Wali Kota Bogor Dedie A Rachim menyatakan penataan ini merupakan bagian dari upaya berkelanjutan pemerintah daerah.
Ia mengatakan, "Ini bagian dari upaya kami. Tidak mudah, tetapi Insya Allah, kami konsisten dan bisa. Kami mengontrol hasil penertiban yang selama ini dilakukan."
Salah satu tantangan utama adalah masih adanya pedagang dari luar kota yang beraktivitas di kawasan tersebut.
Selain itu, terdapat oknum pedagang yang kembali berjualan di area yang telah ditertibkan.

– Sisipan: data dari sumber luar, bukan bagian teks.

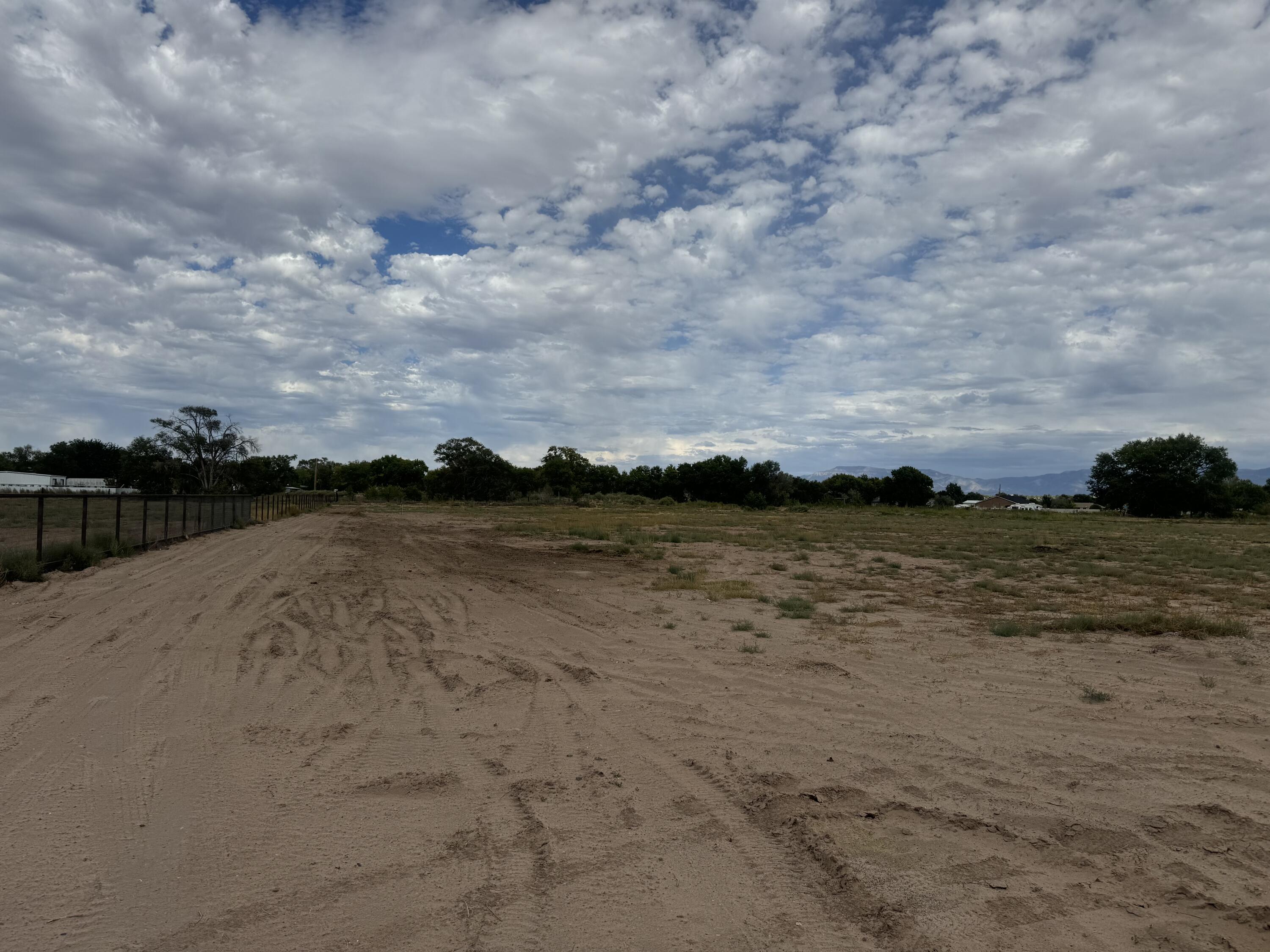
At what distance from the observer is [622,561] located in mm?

Penataan kawasan Surya Kencana menjadi bagian dari upaya membenahi wajah Kota Bogor sekaligus mendukung program Gerakan Indonesia ASRI.
Dedie menambahkan, "Upaya ini tidak mudah, tetapi kita lakukan secara konsisten sebagai bagian dari dukungan terhadap Program ASRI."

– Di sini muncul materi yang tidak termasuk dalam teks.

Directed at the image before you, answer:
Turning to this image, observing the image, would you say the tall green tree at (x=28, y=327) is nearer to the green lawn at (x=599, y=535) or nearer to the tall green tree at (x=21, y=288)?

Pemkot Bogor menggelar rapat pimpinan yang dipimpin Wakil Wali Kota Bogor Jenal Mutaqin untuk memperkuat langkah penataan di lapangan.
Jenal mengimbau pedagang agar tidak berjualan di badan jalan dan trotoar, terutama di Jalan Pedati, Jalan Bata, Jalan Lawang Saketeng, dan sekitarnya.
Ia mengatakan, "Saya memaklumi bahwa berniaga untuk mencari nafkah adalah hal yang sah. Namun ada mekanisme serta lokasi yang telah diatur. Pemkot Bogor tidak mungkin melakukan penertiban tanpa memberikan solusi."
Data menunjukkan sebagian besar pedagang di kawasan tersebut berasal dari luar Kota Bogor, yang dinilai memengaruhi kebersihan dan ketertiban lingkungan.
Pemkot memastikan penataan dilakukan secara bertahap dengan pendekatan humanis serta menyediakan alternatif lokasi bagi para pedagang.
Jenal menegaskan, “Namun saya orang Bogor, digaji oleh warga Bogor, maka saya wajib menertibkan.”